From the price sampling with n = 50, the estimate of the mean home price is $181,032.
Finally, calculate and report the population mean.
paste("Price population mean", dollar(mean(price)))
## [1] "Price population mean $180,796"
Change your sample size from 50 to 150, then compute the sampling distribution using the same method as above, and store these means in a new vector called sample_means150.
sample_means150 <- rep(NA, 5000) # initialize vector
for(i in 1:5000){ # get means of samples
samp <- sample(price, 150)
sample_means150[i] <- mean(samp)
}
Describe the shape of this sampling distribution, and compare it to the sampling distribution for a sample size of 50.
par(mfrow = c(2, 1)) # set display rows, columns
hist(sample_means50, col = "darkseagreen",
main = "Price Sampling (n=50) Histogram",
xlab = "price")
hist(sample_means150, col = "darkseagreen",
main = "Price Sampling (n=150) Histogram",
xlab = "price")
Both sampling distributions are normal, with centers around $180,00. The spread for the sampling with n=150 is smaller than the spread of the sampling with n=50.

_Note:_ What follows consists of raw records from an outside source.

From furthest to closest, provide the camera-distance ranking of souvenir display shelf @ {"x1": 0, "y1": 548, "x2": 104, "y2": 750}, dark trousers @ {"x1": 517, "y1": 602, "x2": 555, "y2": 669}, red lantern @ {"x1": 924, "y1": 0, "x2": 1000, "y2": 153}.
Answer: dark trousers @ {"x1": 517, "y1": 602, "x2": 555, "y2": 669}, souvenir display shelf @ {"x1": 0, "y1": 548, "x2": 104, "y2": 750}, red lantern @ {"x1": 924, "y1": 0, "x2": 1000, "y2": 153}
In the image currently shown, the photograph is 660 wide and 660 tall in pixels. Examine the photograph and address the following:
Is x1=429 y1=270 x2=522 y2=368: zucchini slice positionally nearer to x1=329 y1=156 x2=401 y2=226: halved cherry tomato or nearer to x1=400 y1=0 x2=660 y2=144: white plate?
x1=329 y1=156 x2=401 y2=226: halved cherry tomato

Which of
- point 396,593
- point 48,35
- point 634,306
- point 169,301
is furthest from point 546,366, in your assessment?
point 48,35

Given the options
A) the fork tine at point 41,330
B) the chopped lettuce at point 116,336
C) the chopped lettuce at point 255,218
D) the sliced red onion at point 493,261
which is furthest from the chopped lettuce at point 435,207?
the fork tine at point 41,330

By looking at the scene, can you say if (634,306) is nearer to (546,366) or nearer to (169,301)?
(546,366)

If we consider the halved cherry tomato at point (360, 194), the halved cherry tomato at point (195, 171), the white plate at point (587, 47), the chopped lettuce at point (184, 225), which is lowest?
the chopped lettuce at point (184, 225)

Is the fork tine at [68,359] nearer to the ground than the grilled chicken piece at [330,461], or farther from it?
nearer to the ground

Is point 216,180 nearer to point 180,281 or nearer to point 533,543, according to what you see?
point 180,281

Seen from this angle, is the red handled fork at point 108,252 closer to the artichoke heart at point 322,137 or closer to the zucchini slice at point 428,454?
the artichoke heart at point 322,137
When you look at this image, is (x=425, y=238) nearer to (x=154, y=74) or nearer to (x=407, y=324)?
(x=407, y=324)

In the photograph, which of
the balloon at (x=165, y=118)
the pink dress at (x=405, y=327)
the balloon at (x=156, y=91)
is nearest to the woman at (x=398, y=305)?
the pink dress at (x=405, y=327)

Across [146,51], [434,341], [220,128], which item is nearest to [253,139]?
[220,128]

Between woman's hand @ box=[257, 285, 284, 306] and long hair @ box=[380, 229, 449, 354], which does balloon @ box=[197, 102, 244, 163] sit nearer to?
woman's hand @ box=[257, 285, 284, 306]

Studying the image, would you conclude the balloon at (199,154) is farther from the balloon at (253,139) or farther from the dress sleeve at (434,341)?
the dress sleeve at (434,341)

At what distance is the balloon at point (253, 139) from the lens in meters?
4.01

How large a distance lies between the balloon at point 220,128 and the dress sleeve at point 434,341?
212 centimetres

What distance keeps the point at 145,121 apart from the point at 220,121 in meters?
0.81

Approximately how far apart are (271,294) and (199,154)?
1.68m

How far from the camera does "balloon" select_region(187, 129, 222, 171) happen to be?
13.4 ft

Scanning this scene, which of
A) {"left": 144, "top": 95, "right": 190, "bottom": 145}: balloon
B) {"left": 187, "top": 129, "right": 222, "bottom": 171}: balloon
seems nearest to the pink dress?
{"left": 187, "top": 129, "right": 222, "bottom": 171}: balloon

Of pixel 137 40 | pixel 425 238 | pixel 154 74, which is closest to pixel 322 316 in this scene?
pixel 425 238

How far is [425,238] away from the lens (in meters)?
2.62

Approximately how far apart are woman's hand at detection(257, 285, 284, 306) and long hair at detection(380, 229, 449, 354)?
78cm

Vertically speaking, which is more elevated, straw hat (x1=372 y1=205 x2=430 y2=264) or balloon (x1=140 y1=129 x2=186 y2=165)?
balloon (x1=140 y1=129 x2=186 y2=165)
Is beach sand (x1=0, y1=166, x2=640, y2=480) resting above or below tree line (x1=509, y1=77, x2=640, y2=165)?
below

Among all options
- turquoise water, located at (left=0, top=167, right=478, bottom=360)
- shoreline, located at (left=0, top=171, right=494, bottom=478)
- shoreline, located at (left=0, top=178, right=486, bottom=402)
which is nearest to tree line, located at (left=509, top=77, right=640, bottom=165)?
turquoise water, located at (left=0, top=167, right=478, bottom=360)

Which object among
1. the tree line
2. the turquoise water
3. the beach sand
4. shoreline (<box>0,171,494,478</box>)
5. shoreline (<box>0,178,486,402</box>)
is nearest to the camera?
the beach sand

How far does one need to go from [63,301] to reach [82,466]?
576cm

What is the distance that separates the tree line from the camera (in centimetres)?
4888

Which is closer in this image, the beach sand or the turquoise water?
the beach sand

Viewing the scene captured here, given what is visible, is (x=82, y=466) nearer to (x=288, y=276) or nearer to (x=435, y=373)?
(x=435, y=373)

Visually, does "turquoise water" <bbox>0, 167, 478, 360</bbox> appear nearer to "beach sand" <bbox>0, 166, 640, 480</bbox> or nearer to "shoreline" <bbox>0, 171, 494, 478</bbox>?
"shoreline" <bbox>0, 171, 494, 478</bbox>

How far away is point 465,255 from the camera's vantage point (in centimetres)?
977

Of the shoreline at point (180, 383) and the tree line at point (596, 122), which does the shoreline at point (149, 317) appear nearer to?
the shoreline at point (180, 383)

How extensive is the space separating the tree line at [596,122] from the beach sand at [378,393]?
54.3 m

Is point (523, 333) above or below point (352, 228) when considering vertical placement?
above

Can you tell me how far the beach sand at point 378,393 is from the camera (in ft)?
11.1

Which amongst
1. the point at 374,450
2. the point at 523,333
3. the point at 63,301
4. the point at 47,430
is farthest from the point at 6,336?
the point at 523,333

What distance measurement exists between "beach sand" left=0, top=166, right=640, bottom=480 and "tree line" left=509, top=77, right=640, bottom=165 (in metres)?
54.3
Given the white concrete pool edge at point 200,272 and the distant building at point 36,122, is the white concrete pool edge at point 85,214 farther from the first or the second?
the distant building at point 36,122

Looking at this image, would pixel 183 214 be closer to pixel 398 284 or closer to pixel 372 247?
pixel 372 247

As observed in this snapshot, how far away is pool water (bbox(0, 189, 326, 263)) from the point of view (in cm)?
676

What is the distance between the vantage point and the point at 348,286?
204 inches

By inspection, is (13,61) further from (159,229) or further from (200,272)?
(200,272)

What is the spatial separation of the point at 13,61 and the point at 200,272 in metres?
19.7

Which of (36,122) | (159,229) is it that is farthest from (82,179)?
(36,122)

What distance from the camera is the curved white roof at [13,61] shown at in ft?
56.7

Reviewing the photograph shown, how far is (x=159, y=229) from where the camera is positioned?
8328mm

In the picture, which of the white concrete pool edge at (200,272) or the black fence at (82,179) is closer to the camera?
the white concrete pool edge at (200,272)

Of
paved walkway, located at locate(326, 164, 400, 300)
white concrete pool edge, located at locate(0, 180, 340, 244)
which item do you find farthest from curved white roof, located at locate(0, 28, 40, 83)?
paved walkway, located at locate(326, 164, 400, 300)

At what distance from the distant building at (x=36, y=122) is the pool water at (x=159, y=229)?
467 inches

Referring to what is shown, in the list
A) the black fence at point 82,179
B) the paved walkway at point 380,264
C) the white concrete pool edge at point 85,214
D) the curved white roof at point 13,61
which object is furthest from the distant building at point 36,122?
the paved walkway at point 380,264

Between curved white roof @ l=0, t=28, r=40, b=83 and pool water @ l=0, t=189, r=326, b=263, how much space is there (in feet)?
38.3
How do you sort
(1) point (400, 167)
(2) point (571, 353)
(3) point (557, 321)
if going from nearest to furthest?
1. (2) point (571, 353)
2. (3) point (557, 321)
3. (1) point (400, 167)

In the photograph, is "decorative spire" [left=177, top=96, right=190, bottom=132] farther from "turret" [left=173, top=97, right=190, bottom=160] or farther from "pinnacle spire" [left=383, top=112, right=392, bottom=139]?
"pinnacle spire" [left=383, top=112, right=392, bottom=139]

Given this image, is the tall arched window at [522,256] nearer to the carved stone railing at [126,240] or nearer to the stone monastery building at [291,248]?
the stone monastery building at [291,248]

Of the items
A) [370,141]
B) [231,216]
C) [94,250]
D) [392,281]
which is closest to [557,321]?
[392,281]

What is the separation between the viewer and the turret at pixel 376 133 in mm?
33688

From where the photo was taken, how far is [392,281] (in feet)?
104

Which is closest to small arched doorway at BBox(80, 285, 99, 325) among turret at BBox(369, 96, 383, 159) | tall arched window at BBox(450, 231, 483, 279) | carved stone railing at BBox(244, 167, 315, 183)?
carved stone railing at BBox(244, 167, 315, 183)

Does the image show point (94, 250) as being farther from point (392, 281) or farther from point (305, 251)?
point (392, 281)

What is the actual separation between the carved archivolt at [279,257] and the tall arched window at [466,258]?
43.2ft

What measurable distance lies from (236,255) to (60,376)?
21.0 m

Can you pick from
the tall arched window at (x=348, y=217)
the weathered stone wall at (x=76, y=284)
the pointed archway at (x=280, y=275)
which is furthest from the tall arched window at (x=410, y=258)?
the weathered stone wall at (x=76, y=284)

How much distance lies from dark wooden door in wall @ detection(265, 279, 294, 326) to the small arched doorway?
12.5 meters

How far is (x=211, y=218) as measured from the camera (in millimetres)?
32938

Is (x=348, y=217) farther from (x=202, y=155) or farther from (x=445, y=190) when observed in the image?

Based on this sampling distribution, what would you guess to be the mean sale price of homes in Ames?
paste("Sampling (n=150) mean price", dollar(mean(sample_means150)))
## [1] "Sampling (n=150) mean price $180,786"
Of the sampling distributions from 2 and 3, which has a smaller spread? If we’re concerned with making estimates that are more often close to the true value, would we prefer a distribution with a large or small spread?
The sampling with n=150 has a smaller spread than the sampling with n=50. A sampling distribution with a smaller spread would give estimates that are more often close to the true value.